La signature de ces contrats intervient dans un contexte de forte concurrence entre pays occidentaux dans la région du Golfe, où la nouvelle administration américaine entend mettre en place une alliance solide pour combattre l’organisation de l’État islamique (OEI) et restreindre le rôle de l’Iran. Bahreïn abritant déjà la cinquième flotte américaine et une base navale britannique, les opposants au surarmement et les défenseurs des droits humains dénoncent une occupation militaire déguisée permettant aux États-Unis et à la Grande-Bretagne de contrôler les décisions des États du Golfe en matière de sécurité et d’armement.

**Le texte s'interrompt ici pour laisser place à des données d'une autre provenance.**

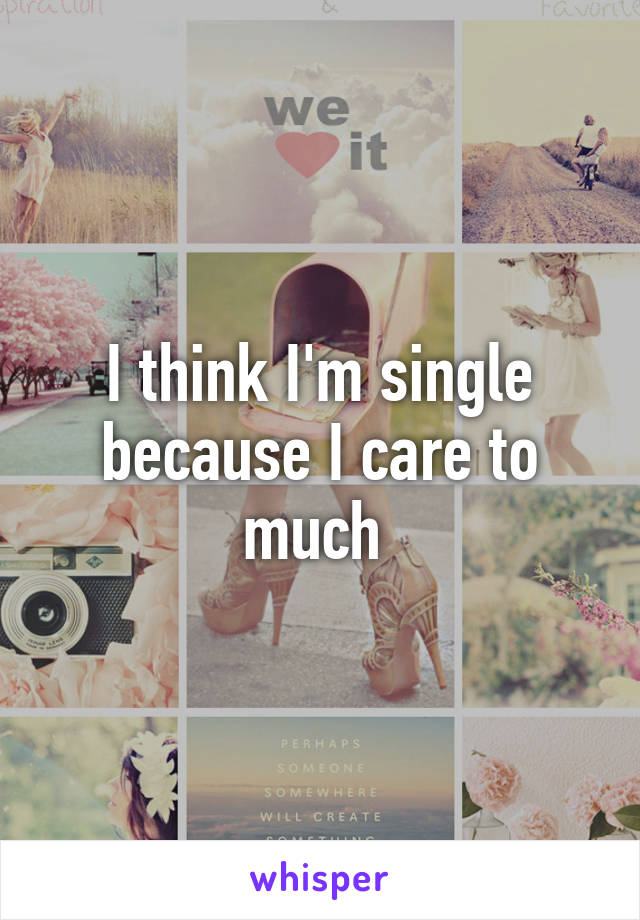 I think I'm single because I care to much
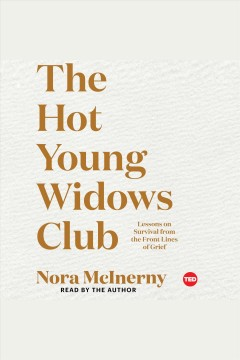 The Hot Young Widows Club : lessons on survival from the front lines of grief / Nora McInerny.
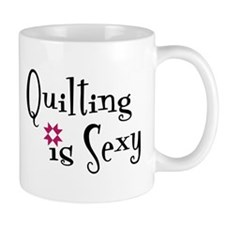 Quilting is Sexy Mug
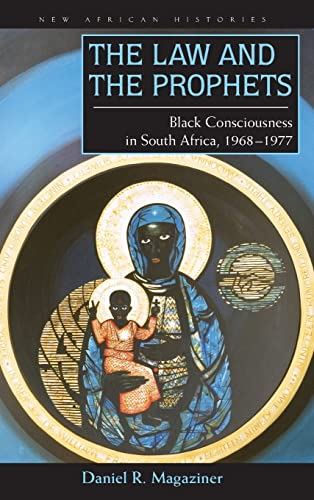 9780821419175: The Law and the Prophets: Black Consciousness in South Africa, 1968-1977
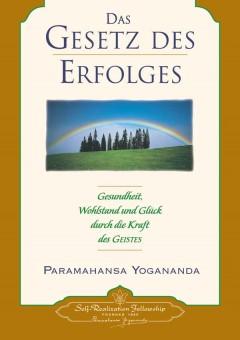 Das Gesetz des Erfolges von Paramahansa Yogananda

Accords de coopération militaire tous azimuts
Un accord de coopération militaire lie également le royaume à la France, avec laquelle une déclaration commune relative à la coopération dans le domaine du nucléaire civil a été signée en février 2009. Les deux pays s’entretiennent régulièrement de coopération militaire, et la dernière rencontre rapportée par la presse, en octobre 2017, entre l’officier d’état-major Cheikh Khalifa Ben Ahmad Al-Khalifa et le sous-directeur Afrique et Moyen-Orient de la Direction générale de l’armement (DGA) Stéphane Pichon a porté sur les moyens de renforcer les relations bilatérales.

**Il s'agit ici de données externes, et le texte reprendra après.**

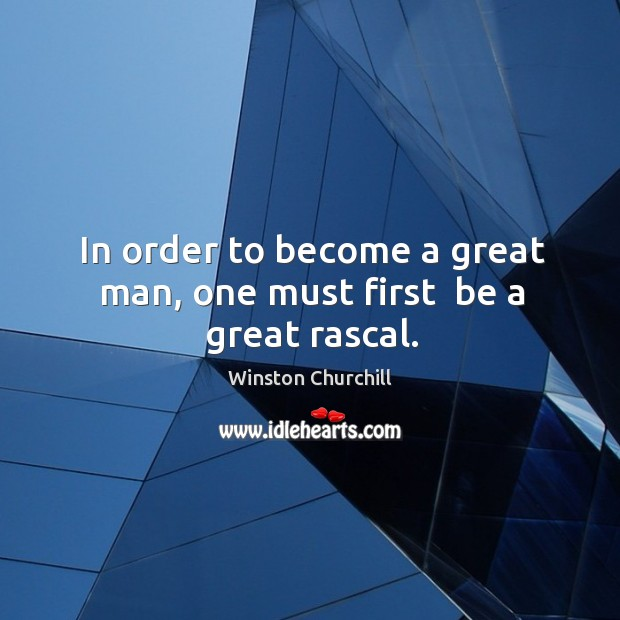 Image, In order to become a great man, one must first  be a great rascal.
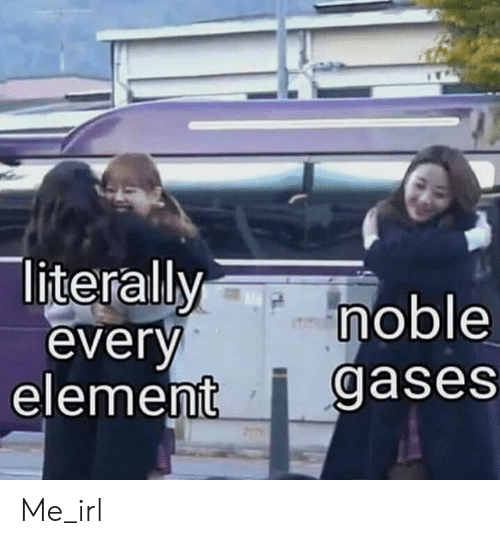 element: literallymoble  everv  element i gases Me_irl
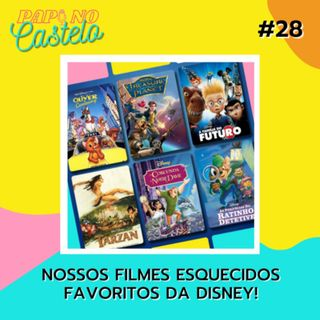 #Papo 28: Nossos Filmes Esquecidos Favoritos da Disney!
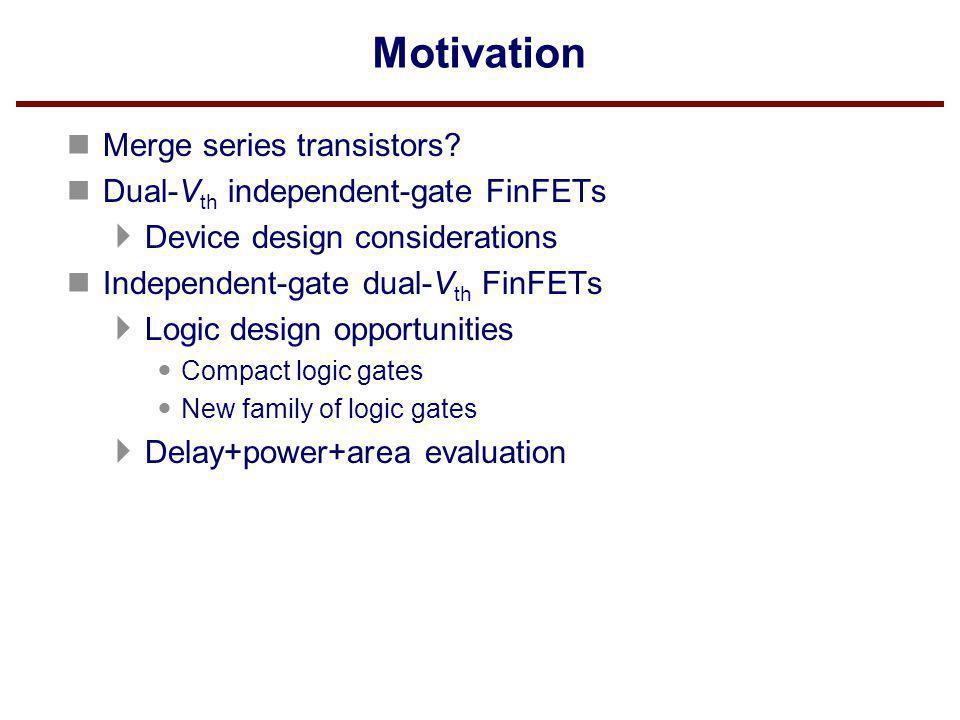 Motivation Merge series transistors Dual-Vth independent-gate FinFETs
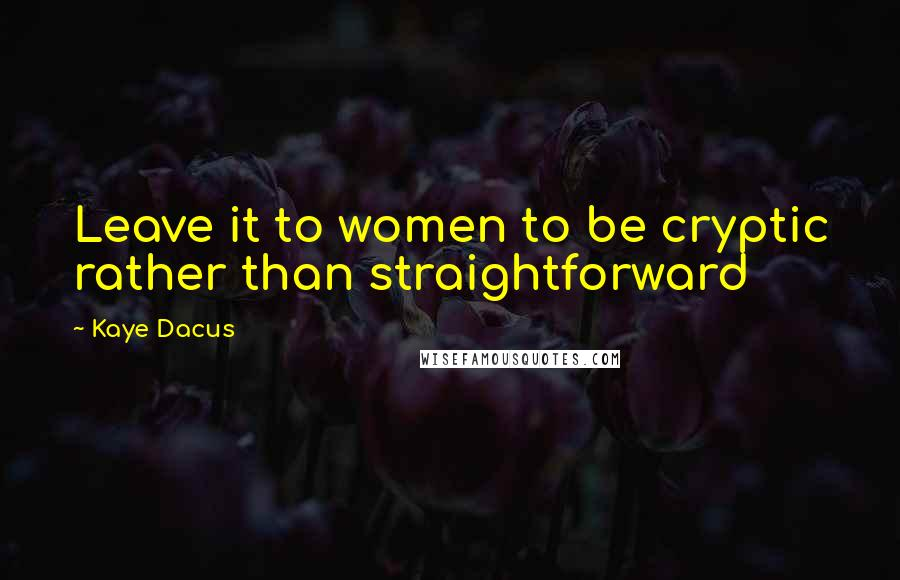 Kaye Dacus quotes: Leave it to women to be cryptic rather than straightforward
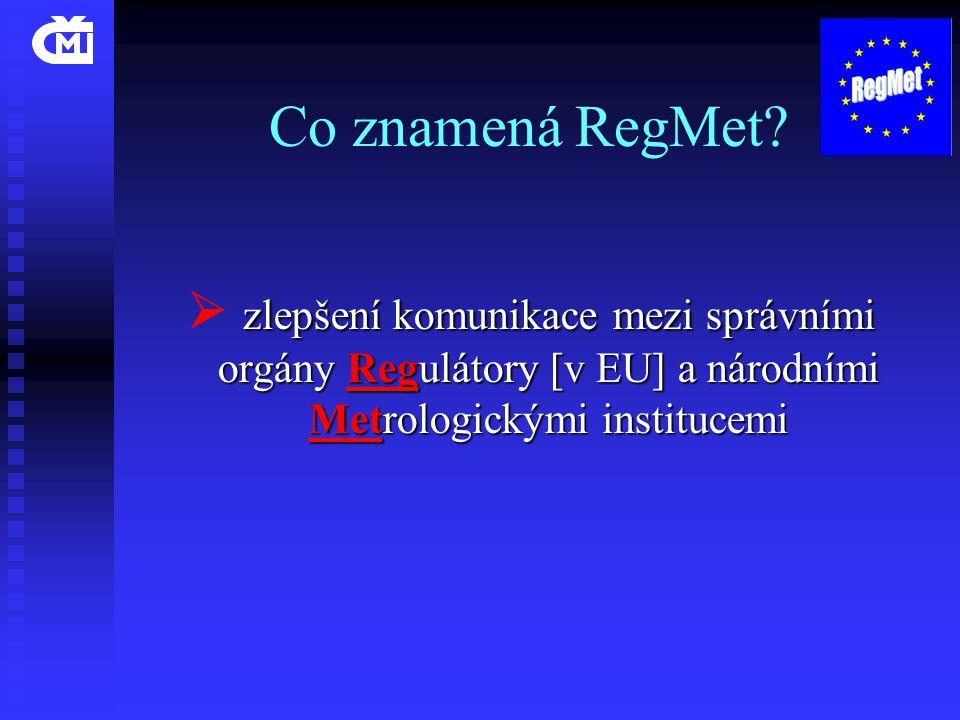Co znamená RegMet? zlepšení komunikace mezi správními orgány Regulátory [v EU] a národními Metrologickými institucemi  zlepšení komunikace mezi správ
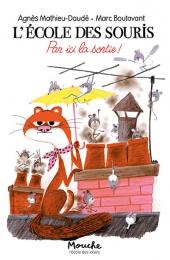 École des souris (L') - Par ici la sortie !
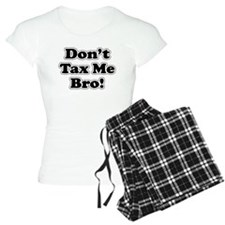Dont tax me bro Pajamas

La coopération militaire de Bahreïn ne se limite pas aux pays européens et aux États-Unis, puisqu’elle inclut également la Jordanie, l’Égypte et le Maroc, ainsi que le Pakistan, la Malaisie, et d’autres pays d’Asie. Une rencontre a ainsi eu lieu entre le chef de la garde nationale Cheikh Mohammed Ben Issa Al-Khalifa et le général Naveed Mukhtar, directeur général du renseignement militaire pakistanais (Inter-services Intelligence, ISI), en vue de relever le niveau des échanges et de la coordination militaires avec les pays frères et amis et de renforcer les expertises militaires et les performances de combat, indique un communiqué de la BNA.
De même, lors de la visite du roi le 30 avril dernier en Malaisie, les deux parties ont souligné la nécessité de développer et renforcer leurs relations de coopération en matière de défense et de sécurité en procédant à des échanges d’informations, d’évaluation du renseignement et de bonnes pratiques. Un protocole d’entente a été signé, il prévoit notamment la formation, l’entraînement et l’échange de soldats, le renforcement des échanges d’informations et de renseignements sur les réseaux terroristes et l’échange d’expertises en matière de lutte contre le phénomène croissant de radicalisation.

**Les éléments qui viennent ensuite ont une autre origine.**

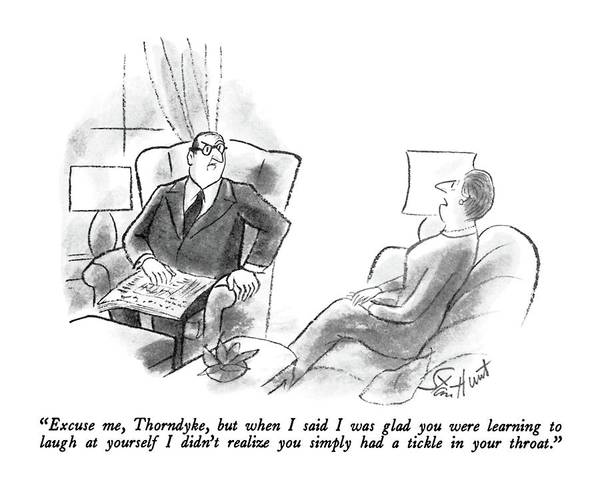 Yourself Drawing - Excuse Me, Thorndyke, But When I Said I Was Glad by Stan Hunt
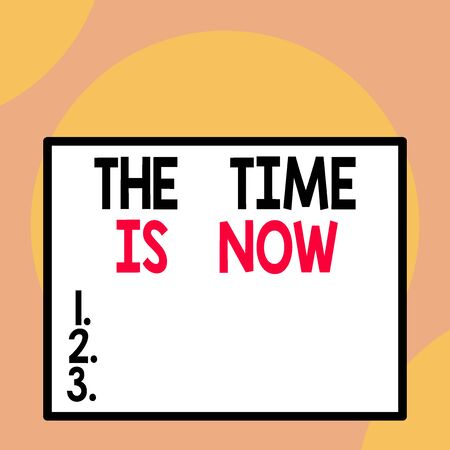Writing note showing The Time Is Now. Business concept for encouraging someone to start doing today Dont be late Front close up view big blank rectangle abstract geometrical background
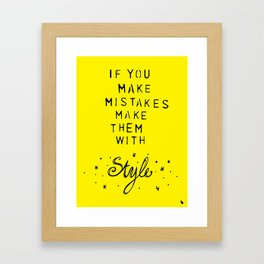 Make them with style. Framed Art Print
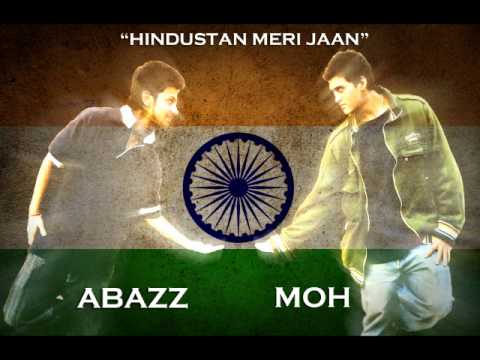 A-bazz & M.O.H - Hindustan Meri Jaan (Jai Hind)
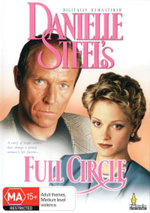 Full Circle : A Story Of Tragic Events That Change A Young Woman's Life Forever... - Teri Polo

Un accord similaire a été signé en mars dernier entre les forces armées jordaniennes et bahreïnies. Le général Mahmoud Abdelhalim Farihat, chef d’état-major des armées de Jordanie, a rappelé à cette occasion le rôle de premier plan joué par l’armée jordanienne dans la création des forces de défense bahreïnies militaires, techniques et d’entraînement.
En 2012, c’est avec le Maroc que, selon un communiqué de la BNA, Manama avait signé un accord de coopération militaire renforçant les liens dans ce domaine et élargissant les échanges d’expertises militaire et scientifique.
Des armes contre les civils
Le Royaume-Uni a été la cible de nombreuses critiques de la part des défenseurs des droits humains en raison de la prise en main par la société Clarion Events de l’organisation du Bidec. « Les Britanniques refusent que leurs impôts servent à promouvoir les ventes d’armes à Bahreïn et aux régimes qui bafouent les droits humains », indique un communiqué publié par la campagne contre le commerce des armes (Campaign against Arms Trade, CAAT). « L’encouragement des exportations d’armes par le Royaume-Uni [par le biais du Bidec] sera interprété comme un acte de soutien au régime [de Bahreïn] qui non seulement emprisonne et torture les militants des droits humains et de la démocratie, mais est également partie prenante dans la coalition qui bombarde aujourd’hui le Yémen et expose des millions de personnes aux risques de famine et de choléra », poursuit ce communiqué.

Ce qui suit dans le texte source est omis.